Dawson J dissented on the basis that the constitutional power of the Parliament to make laws about elections for the House of Representatives arose from sections 31 and 51(xxxvi) of the Constitution, which meant the law needed to be for the purpose of electing members of parliament, who must be "directly chosen by the people. The purpose of s 329A was not incidental to the election of representatives but rather to prevent the dissemination of information about how a person could cast a vote in a particular - and permissible - form.

==The prosecution of Langer==

The High Court upheld the validity of s329A on Friday 2 February 1996. On Monday 5 February 1996 the Australian Electoral Commission commenced proceedings in the Supreme Court of Victoria, seeking an order to prevent Langer from breaching s329A. This was not a prosecution for a breach of s329A, but instead it was an order to prevent a breach under s383. Beach J found that Langer had published material with the intention of encouraging people to fill in their ballot papers otherwise than in accordance with s240 of the Electoral Act and granted an order to prevent him from continuing to do so.

Langer made it clear to the Court that he did not intend to comply with the order and immediately proceeded outside the court where he distributed leaflets contrary to the Court order. On 14 February 1996, Beach J found that Langer was in contempt of court and would continue to breach the order unless he was prevented from doing so. Beach J sentenced Langer to be imprisoned until 30 April 1996.

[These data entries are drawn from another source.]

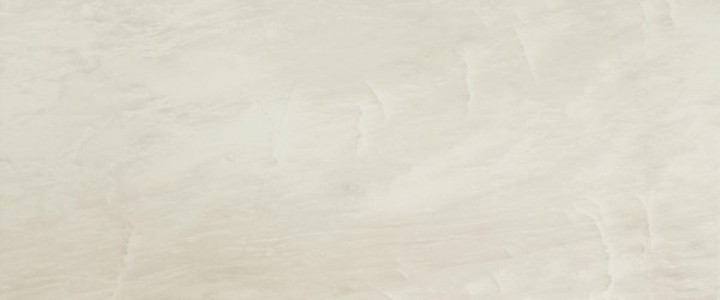 Плитка A4SN Marvel Imperial White 50x120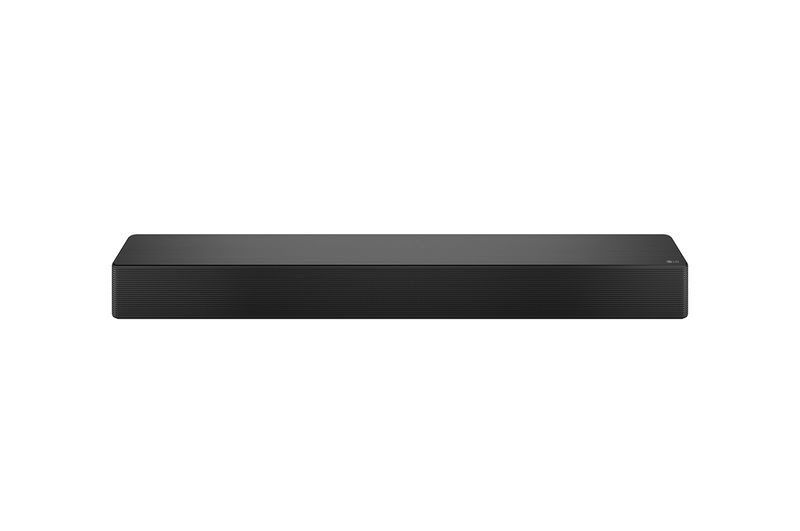 soundbar-sh5a-2025-gallery-03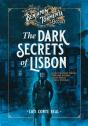 The Dark Secrets of Lisbon
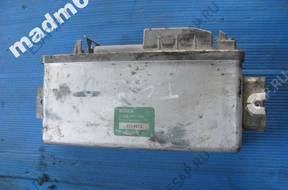 БЛОК УПРАВЛЕНИЯ VW TRANSPORTER T4 2.4 D 94   ABS
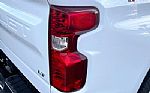 2023 Silverado 1500 Thumbnail 28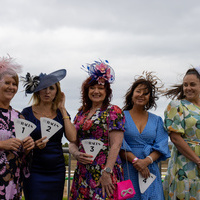 2023 Kimba Cup -082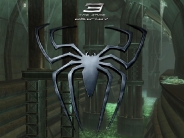 SpidermanWallpaper(17)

===Federal Court Appeals===
Langer appealed to the Federal Court challenging the order of the Supreme Court. Langer argued that s240 did not require elector write numbers consecutively and he was therefore not advocating a breach of s240. A Full Court of the Federal Court, Black CJ, Lockhart & Beaumont JJ dismissed his appeal against the order.

Langer also appealed against his conviction for contempt and the appeal was heard by the same full court. Langer submitted that ...it would be very desirable for you to let me go at once. I have achieved my objectives. There is no further useful purpose that you can serve on my behalf by continuing to make a complete mockery of the judicial system and the electoral system in this country, and I have better things to do." The Electoral Commission submitted that its interests were not served by the imprisonment of Langer after the date of the election on 2 March 1996.

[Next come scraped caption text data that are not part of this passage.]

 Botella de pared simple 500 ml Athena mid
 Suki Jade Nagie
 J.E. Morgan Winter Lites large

Black CJ, Lockhart & Beaumont JJ held that the finding that Langer intended to breach the order was fully justified and upheld his conviction for contempt. The Court held however that the term of imprisonment was too long and ordered his release on 7 March 1996.

==Subsequent events==
The number of exhausted votes in the 1996 election increased spectacularly from 7,325 in 1993 to 48,979. Amnesty International described Langer as Australia's first prisoner of conscience for over 20 years, alleging that his imprisonment was a breach of the Universal Declaration of Human Rights and the International Covenant on Civil and Political Rights. During the campaign John Howard described s329A as stupid.

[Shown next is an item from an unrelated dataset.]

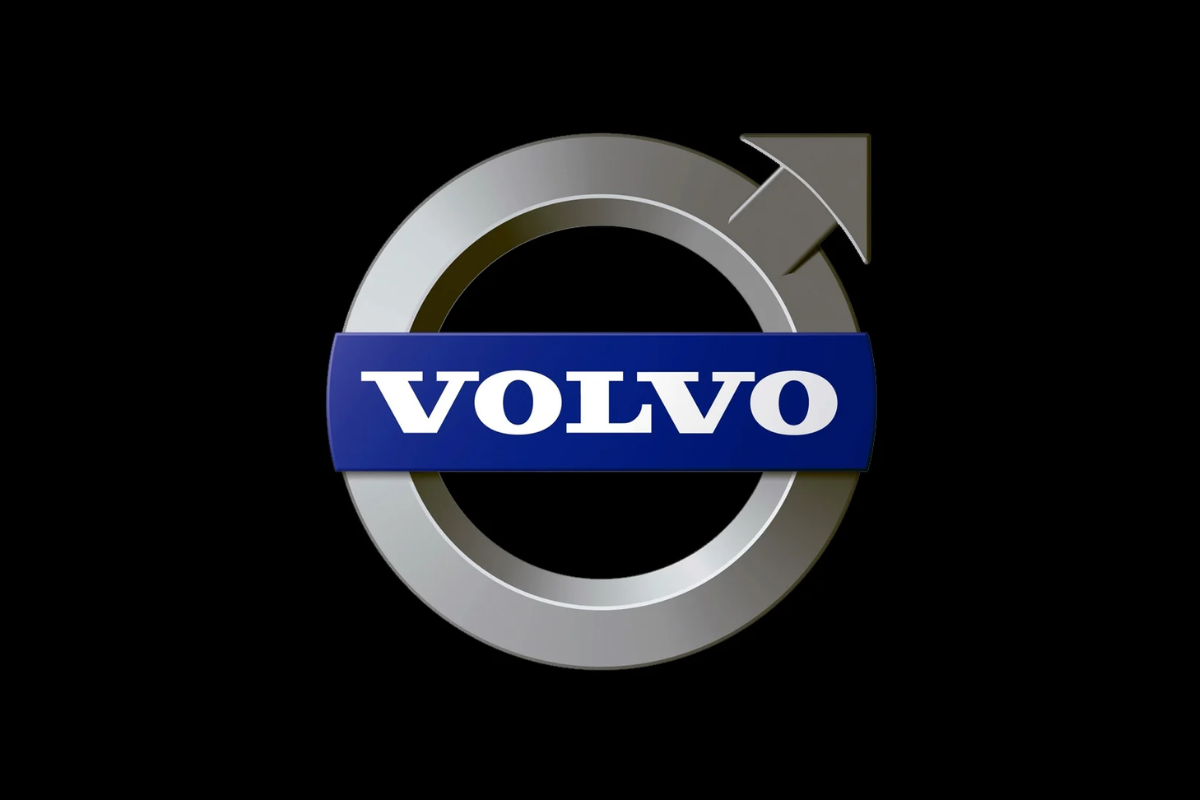 Volvo Buses UAE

In 1998 section 329A was repealed and the Parliament attempted to make the Langer voting method invalid by amendments to the Electoral Act. A Langer vote is now classed as an informal or invalid vote.The treatment of ‘Langer-style’ votes changed in 1998. Langer-style ballots are typically numbered so that, at a point chosen by the elector, the preferences stop or begin to repeat (for example, 1, 2, 3, 3, 3. . .). Before 1998, such ballots were counted up to the point that the numbering stopped or became non-consecutive, and were then classified as exhausted. Until 1993, the number of Langer-style votes was small, but in 1996 there was a considerable increase. It is possible this was due to the well-publicised court action against Albert Langer. Since legislative change in 1998, Langer-style votes have been counted as informal, and their number has declined considerably.

It was not until 2016 that the Parliament permitted optional preferential voting for the Senate. Full preferential voting is still required for the House of Representatives.